Thursday, April 29, 2010

Gulf Oil spill WORSE than Exxon-Valdez? The real cost of OIL?



This Satellite image, taken on April 26, 2010 by the European Space Agency, shows the oil spill as it is spreading out across the gulf and heading toward the New Orleans shore. Conservative calculations show that in the first week of this spill at least 6 million gallons have entered the Gulf. That's a spill rate of at least 850,000 gallons (20,000 barrels) per day, 20 times larger than the official Coast Guard estimate of 42,000 gallons per day. The Exxon Valdez tanker spill totaled 11 million gallons. "We could exceed that in just a few days, if we haven't already", says John Amos, the president and founder of the nonprofit firm SkyWatch, which specializes in gathering and analyzing satellite and aerial data to promote environmental conservation. Amos
previously worked as a consulting geologist, "using satellite imagery as a global geologic tool," in his words, to locate natural resources for
major oil and mining corporations. Now he assists advocacy organizations, government agencies, and academic researchers with data collection and analysis.

Based on a map released from a flyover on Wednesday and compared to "the last good satellite image that we got, from the afternoon of April 27," Amos believes that the slick covers about 4,400 square miles. Official estimates to date have put the slick at about 2,200 square miles.

The Deepwater Horizon drilling platform, about 130 miles southeast of New Orleans, exploded and caught fire on April 20 and sank a week ago today. There were 126 people on board; 11 are missing and likely dead. Louisiana Gov. Bobby Jindal declared a state of emergency today because of the spreading oil slick -- which is expected to reach the state's coast late tonight -- and Homeland Security Secretary Janet Napolitano called it a spill of "national significance."

The spill was bigger than imagined - five times more than first estimated - and closer. Fingers of oily sheen were reaching the Mississippi River delta, lapping the Louisiana shoreline in long, thin lines.

"It is of grave concern," David Kennedy of the National Oceanic and Atmospheric Administration, told The Associated Press. "I am frightened. This is a very, very big thing.

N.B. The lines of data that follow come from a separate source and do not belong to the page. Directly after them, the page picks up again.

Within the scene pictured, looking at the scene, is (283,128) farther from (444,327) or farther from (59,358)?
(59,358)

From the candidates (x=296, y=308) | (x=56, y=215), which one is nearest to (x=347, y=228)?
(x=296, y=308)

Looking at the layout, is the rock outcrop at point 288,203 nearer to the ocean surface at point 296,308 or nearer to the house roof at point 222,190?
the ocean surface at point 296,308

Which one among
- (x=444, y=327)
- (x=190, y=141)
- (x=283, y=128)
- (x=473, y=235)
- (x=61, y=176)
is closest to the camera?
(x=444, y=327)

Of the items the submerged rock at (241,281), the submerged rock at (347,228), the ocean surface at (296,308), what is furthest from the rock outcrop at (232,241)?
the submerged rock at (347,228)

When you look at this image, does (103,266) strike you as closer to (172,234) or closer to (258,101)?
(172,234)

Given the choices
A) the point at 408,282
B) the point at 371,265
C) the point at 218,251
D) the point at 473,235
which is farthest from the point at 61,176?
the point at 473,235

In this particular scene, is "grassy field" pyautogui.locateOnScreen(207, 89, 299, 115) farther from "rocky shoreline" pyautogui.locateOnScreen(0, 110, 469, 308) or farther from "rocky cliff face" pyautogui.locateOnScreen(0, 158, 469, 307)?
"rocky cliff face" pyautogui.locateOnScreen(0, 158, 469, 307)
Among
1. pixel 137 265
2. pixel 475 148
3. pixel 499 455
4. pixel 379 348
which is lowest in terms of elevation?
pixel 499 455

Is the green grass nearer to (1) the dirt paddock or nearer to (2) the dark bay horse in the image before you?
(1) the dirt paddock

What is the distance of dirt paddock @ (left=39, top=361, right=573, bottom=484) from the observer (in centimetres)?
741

And the efforts that are going to be required to do anything about it, especially if it continues on, are just mind-boggling."

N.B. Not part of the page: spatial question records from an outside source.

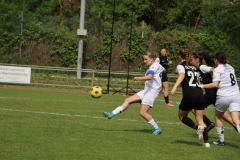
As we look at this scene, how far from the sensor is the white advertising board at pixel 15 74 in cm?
2630

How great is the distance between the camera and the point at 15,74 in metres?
26.5

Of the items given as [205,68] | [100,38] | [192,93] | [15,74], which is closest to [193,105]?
[192,93]

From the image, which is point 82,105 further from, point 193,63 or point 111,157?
point 111,157

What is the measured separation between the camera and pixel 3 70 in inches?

The oil slick could become the nation's worst environmental disaster in decades, threatening hundreds of species of fish, birds and other wildlife along the Gulf Coast, one of the world's richest seafood grounds, teeming with shrimp, oysters and other marine life. Oil was thickening in waters south and east of the Mississippi delta about five miles offshore.

Louisiana Gov. Bobby Jindal declared a state of emergency Thursday so officials could begin preparing for the oil's impact. He said at least 10 wildlife management areas and refuges in his state and neighboring Mississippi are in the oil plume's path.